EXERCISE MATERIAL:

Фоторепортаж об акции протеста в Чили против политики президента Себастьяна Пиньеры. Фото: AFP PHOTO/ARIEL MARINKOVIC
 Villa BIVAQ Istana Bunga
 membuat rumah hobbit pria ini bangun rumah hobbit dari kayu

* * *

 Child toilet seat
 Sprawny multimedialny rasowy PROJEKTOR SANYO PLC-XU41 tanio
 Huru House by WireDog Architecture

WHAT YOU ARE ASKED TO DO:
Your answer should be the lines of the listing above between the line holding "Child toilet seat" and the line holding "Huru House by WireDog Architecture", inclusive, restated word for word and alone.

YOUR SOLUTION:
 Child toilet seat
 Sprawny multimedialny rasowy PROJEKTOR SANYO PLC-XU41 tanio
 Huru House by WireDog Architecture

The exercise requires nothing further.